Because it can be very difficult to identify bite puncture wounds on a fur-bearing pet, and because a rabid animal's saliva could transmit the disease without a bite if it gets onto a mucous membrane or a cut or crack in the victim's skin, a pet or person known or suspected of having contact with a bat may have been exposed to rabies.
Human beings who have had contact with a known or potentially rabid bat should contact their physician or the Lane County Public Health Department for further advice.
Unvaccinated pets that have had similar contact must be strictly quarantined and observed for six months - or euthanized.
Human and veterinary public health authorities also may have to be consulted in situations regarding potentially or actually exposed pets that either are not current on their rabies vaccines or never have been vaccinated.
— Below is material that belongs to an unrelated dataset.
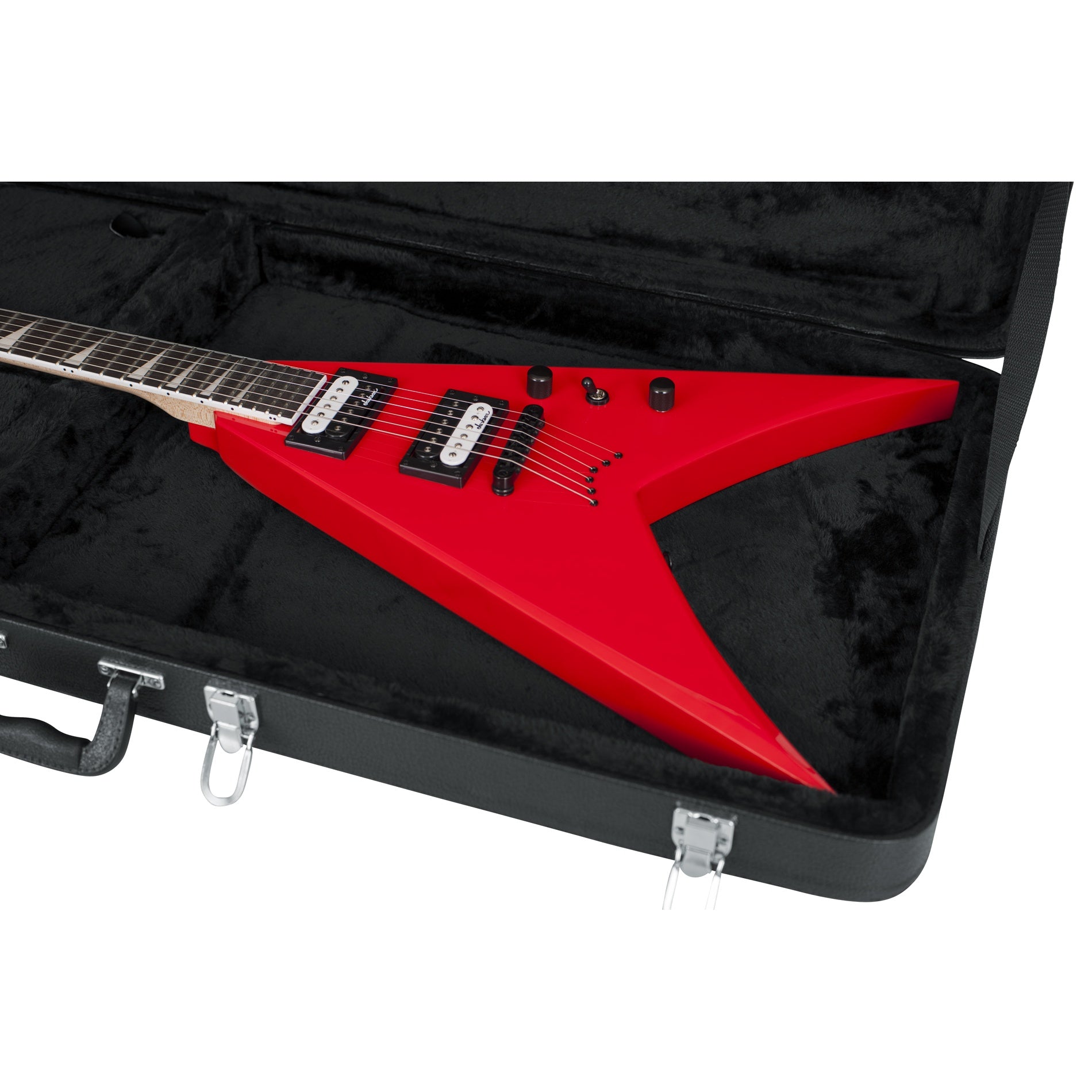 90283_Gator-GWE-EXTREME-Wood-Case-For-Extreme-Guitar_ALT09sqr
The best way to avoid the stress, worry and expense that such situations cause is to keep all pets current on their rabies vaccinations.
If a potentially rabid bat is found in your home or yard, and if human or animal contact with it may have occurred, do not bury it or throw it away. The bat should be submitted for rabies testing.
If there is no human exposure to the bat, the Veterinary Diagnostic Laboratory at OSU (541-737-3261) can do the testing. If people have been exposed, the Oregon State Public Health Laboratory does the testing. Bats are tested for rabies only when a person or pet has had known or suspected physical contact with them.
Never handle a bat, whether alive, dead or dying, with your bare hands; it can expose you to rabies.
Wear heavy gloves and handle the bat with an instrument such as a shovel or tongs when attempting to place it in a bite-proof, sealed container such as a plastic bucket with a tight-fitting lid.
If someone already has buried the bat, it can be exhumed and possibly may still be tested.
If you think or know that a family pet has interacted or played with the bat, contact a veterinary clinic immediately for advice - do not wait.
Do not ignore rabies! It is here to stay.